';

Nella terra dei fuochi non è tutto veleno
29 Nov 2013 06:51

Avevo un nonno contadino e zappava la terra dei fuochi. Aveva appezzamenti a Marano, grosso Comune a nord di Napoli, a Giugliano, e anche in provincia di Caserta, a Teano, a Mondragone. Un possidente con la zappa in mano. Era un uomo dell’Ottocento, nel senso che era nato proprio nel 1898, e a me la sua data di nascita ha sempre fatto molta impressione. Quando è morto avevo otto anni.
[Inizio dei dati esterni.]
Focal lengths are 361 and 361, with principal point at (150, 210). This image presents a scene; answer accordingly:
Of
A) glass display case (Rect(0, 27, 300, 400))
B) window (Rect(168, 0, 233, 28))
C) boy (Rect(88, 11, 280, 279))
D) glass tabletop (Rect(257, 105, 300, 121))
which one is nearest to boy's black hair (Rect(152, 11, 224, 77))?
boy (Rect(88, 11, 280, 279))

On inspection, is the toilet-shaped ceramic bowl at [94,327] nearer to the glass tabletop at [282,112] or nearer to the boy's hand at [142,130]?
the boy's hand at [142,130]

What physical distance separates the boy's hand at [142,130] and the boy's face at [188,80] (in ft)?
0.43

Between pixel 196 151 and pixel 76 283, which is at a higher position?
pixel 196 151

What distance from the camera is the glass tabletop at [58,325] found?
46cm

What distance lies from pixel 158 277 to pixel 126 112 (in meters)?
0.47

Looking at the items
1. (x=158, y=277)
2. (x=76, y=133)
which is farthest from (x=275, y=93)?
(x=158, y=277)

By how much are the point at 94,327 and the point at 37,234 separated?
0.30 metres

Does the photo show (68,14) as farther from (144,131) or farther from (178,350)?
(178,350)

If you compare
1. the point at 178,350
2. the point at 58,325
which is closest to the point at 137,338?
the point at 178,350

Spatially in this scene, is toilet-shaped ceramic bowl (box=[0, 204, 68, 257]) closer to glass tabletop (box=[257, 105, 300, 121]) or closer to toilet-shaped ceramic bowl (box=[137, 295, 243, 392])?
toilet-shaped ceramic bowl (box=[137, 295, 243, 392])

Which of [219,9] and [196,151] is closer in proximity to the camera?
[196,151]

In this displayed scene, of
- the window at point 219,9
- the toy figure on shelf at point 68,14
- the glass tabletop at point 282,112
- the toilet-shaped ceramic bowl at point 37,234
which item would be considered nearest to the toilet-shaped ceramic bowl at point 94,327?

Di lui ricordo la magrezza, il portamento fiero, i baffetti, gli occhi pieni d’acqua e le mani nodose. Molto di lui mi é arrivato dai racconti familiari.

Negli anni Quaranta comprava un camion di spazzatura a settimana dal Comune e se lo faceva scaricare nei terreni, perché la monnezza concimava. Era immondizia “buona”: solo scarti alimentari. Non c’era plastica, non c’era ferro, non c’era carta. Poi nella spazzatura del Comune cominciarono a comparire vecchi vestiti, giocattoli, mobili dismessi e mio nonno, come gli altri “campagnuoli” smise di comprarla. Perché faceva male alla salute della terra, che veniva curata come quella di un bambino, con amore infinito, ma non gratuito, perché la terra buona fa buoni frutti, e solo così arrivava il pane.

Penso spesso, in questi giorni, a cosa direbbe mio nonno oggi rispetto a quello che succede alle “sue” terre trentacinque anni dopo. Fusti tossici interrati, spazzatura seminata ovunque fino a toccare le falde acquifere, veleni, roghi, e poi gli impianti legali che non sempre hanno rispettato le norme, l’intreccio tra cattiva politica, affari, aziende del nord, camorra. E un’economia agricola in ginocchio, piegata dall’inquinamento e dalla psicosi.

Oggi il caso esplode e guadagna le prime pagine. Si chiedono bonifiche e stop a tutti gli impianti invasivi. Si crea un calderone indistinto dove finisce dentro il rogo tossico e l’inceneritore, la discarica legale con quella illegale, il rifiuto tossico con quello ordinario. E’ l’eterno pendolo che oscilla tra il silenzio e il caos, senza vie di mezzo.

C’è, sicuramente un risveglio civico, di fronte al quale alcuni si chiedono dove fossero quelli che adesso aprono gli occhi quando la devastazione avanzava in silenzio. É una domanda legittima ma un po’ oziosa. Me la sono fatta, con rabbia, anche io, che ascoltavo e scrivevo cronache e racconti sul traffico dei rifiuti fin dai primi anni Novanta, quando le denunce cadevano nel vuoto, i cittadini votavano sempre gli stessi (quelli che gli garantivano un favore personale), quando i contadini lasciavano la zappa e cedevano le terre in cambio di denaro facile (non certo di minacce), le associazioni di categoria voltavano la faccia dall’altra parte, i sindacati tacevano, i partiti tacevano, la chiesa taceva, le istituzioni tacevano. Me lo ricordo quel clima di oppressiva omertà collettiva, e sento ancora la rabbia. Ma oggi non serve accusarsi reciprocamente. Non serve alzare il ditino e dire io denunciavo già mentre tu eri complice. Non serve perché dalle invettive rabbiose non è mai nato nulla di buono. Oggi il problema è esploso. Dentro ci sono, ovviamente, tutte le nostre contraddizioni. Ora proviamo ad affrontarle. Sciogliamo i nodi, lavoriamo sul futuro. Perché mio nonno contadino questo mi ha lasciato: si semina e si raccoglie, e ogni volta si guarda avanti. La terra marcia dà frutti marci.

Se dalla terra dei fuochi arrivano ancora buoni frutti, non tutto è perduto, perché non tutto è veleno.